- **Problem**:
Locate each line below that contains the string "ҮЛЕСІ" and copy those lines in full. Case counts.

(Extracted records)

• • • • • • •

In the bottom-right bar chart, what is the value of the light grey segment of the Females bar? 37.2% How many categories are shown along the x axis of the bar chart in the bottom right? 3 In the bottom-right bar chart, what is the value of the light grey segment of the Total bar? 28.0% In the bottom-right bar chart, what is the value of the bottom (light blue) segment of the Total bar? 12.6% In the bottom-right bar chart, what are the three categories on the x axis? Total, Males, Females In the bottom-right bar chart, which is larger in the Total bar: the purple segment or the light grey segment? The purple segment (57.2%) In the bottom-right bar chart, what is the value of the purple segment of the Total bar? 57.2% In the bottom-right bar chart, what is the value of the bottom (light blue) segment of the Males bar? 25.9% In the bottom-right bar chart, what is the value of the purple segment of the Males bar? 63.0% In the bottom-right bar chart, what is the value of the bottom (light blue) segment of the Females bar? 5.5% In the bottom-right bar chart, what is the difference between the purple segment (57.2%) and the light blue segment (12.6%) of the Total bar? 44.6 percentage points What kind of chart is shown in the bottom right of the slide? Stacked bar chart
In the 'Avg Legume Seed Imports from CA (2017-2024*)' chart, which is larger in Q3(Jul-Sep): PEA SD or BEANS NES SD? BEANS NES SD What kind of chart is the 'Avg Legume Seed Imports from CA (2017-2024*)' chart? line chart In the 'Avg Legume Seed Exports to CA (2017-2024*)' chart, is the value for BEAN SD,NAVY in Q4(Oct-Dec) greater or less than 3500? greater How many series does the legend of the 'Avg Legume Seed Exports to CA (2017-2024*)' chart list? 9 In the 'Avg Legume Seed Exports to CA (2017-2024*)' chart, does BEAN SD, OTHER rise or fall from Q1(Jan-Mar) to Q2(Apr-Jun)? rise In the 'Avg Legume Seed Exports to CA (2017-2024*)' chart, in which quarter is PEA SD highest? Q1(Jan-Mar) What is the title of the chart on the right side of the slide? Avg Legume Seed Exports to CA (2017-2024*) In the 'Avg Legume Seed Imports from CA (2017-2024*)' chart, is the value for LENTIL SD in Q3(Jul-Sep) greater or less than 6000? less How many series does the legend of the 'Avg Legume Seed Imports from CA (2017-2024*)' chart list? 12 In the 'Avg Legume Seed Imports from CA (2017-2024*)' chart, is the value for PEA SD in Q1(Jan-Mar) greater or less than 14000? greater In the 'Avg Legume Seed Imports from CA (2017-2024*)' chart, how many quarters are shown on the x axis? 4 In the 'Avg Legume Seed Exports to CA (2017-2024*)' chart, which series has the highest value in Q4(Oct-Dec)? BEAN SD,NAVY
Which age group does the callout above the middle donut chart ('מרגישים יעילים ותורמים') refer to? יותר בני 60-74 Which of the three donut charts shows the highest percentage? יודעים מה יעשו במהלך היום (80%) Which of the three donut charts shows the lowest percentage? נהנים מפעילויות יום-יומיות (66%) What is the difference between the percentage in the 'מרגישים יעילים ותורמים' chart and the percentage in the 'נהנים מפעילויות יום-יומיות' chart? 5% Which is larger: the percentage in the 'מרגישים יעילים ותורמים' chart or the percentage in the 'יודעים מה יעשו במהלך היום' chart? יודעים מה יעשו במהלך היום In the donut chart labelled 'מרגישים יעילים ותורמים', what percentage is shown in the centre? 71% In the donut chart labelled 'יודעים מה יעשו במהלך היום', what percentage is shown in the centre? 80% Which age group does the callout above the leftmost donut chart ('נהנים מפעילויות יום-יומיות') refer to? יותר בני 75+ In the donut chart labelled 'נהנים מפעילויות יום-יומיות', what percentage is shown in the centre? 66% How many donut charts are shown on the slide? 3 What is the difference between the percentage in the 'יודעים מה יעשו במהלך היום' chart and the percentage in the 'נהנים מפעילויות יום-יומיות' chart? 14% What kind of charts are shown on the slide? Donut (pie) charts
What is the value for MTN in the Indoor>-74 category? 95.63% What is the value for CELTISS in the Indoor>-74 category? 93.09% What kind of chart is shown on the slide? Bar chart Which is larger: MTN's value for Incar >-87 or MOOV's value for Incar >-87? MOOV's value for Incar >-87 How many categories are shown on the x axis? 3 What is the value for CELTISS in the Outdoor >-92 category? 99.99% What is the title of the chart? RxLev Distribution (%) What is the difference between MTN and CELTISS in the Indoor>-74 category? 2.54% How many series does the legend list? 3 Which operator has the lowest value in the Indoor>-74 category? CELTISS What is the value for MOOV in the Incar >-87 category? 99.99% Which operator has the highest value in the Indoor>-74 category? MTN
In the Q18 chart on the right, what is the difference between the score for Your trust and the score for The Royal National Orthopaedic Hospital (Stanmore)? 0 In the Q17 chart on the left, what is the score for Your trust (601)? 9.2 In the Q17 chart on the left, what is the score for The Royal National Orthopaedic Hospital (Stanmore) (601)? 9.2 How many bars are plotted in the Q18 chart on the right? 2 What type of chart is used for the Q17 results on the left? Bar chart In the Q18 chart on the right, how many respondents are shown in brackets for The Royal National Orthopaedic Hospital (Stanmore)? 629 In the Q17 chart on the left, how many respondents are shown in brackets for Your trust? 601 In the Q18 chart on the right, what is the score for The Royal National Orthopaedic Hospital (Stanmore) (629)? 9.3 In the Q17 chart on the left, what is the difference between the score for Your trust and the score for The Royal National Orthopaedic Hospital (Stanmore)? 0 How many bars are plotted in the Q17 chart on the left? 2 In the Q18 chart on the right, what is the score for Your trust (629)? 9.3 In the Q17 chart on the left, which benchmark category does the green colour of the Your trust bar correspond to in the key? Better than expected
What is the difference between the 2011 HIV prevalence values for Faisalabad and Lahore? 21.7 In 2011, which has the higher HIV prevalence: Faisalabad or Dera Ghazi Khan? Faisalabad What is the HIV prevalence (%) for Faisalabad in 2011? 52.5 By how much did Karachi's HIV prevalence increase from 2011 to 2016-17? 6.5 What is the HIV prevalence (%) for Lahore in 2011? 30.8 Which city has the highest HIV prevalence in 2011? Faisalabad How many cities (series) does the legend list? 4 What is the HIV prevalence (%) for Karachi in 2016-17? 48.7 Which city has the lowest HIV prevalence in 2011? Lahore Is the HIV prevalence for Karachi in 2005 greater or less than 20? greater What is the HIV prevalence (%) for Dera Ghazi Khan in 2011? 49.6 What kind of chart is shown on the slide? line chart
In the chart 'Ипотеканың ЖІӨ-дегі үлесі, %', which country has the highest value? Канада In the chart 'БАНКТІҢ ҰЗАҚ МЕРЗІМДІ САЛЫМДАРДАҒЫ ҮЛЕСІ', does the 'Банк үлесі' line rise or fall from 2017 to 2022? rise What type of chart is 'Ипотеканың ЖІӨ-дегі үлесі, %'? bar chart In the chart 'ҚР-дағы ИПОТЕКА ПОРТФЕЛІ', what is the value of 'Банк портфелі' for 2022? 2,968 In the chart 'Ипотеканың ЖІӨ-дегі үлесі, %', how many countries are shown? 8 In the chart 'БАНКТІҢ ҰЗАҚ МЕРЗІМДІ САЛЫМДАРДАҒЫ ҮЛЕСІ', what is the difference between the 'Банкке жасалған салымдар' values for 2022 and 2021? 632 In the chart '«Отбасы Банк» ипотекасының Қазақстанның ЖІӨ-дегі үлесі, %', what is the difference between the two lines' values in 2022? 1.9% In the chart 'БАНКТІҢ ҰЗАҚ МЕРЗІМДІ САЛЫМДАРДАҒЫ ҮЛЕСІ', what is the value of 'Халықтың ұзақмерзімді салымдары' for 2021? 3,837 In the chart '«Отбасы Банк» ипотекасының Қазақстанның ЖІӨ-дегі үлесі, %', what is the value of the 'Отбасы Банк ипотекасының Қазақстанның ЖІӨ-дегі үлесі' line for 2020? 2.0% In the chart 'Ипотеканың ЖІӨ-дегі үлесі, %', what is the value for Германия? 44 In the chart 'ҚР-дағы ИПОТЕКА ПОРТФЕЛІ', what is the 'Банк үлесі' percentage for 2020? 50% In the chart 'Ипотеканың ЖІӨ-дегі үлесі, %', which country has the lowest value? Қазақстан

• • • • • • •

- **Reply**:
In the chart 'Ипотеканың ЖІӨ-дегі үлесі, %', which country has the highest value? Канада In the chart 'БАНКТІҢ ҰЗАҚ МЕРЗІМДІ САЛЫМДАРДАҒЫ ҮЛЕСІ', does the 'Банк үлесі' line rise or fall from 2017 to 2022? rise What type of chart is 'Ипотеканың ЖІӨ-дегі үлесі, %'? bar chart In the chart 'ҚР-дағы ИПОТЕКА ПОРТФЕЛІ', what is the value of 'Банк портфелі' for 2022? 2,968 In the chart 'Ипотеканың ЖІӨ-дегі үлесі, %', how many countries are shown? 8 In the chart 'БАНКТІҢ ҰЗАҚ МЕРЗІМДІ САЛЫМДАРДАҒЫ ҮЛЕСІ', what is the difference between the 'Банкке жасалған салымдар' values for 2022 and 2021? 632 In the chart '«Отбасы Банк» ипотекасының Қазақстанның ЖІӨ-дегі үлесі, %', what is the difference between the two lines' values in 2022? 1.9% In the chart 'БАНКТІҢ ҰЗАҚ МЕРЗІМДІ САЛЫМДАРДАҒЫ ҮЛЕСІ', what is the value of 'Халықтың ұзақмерзімді салымдары' for 2021? 3,837 In the chart '«Отбасы Банк» ипотекасының Қазақстанның ЖІӨ-дегі үлесі, %', what is the value of the 'Отбасы Банк ипотекасының Қазақстанның ЖІӨ-дегі үлесі' line for 2020? 2.0% In the chart 'Ипотеканың ЖІӨ-дегі үлесі, %', what is the value for Германия? 44 In the chart 'ҚР-дағы ИПОТЕКА ПОРТФЕЛІ', what is the 'Банк үлесі' percentage for 2020? 50% In the chart 'Ипотеканың ЖІӨ-дегі үлесі, %', which country has the lowest value? Қазақстан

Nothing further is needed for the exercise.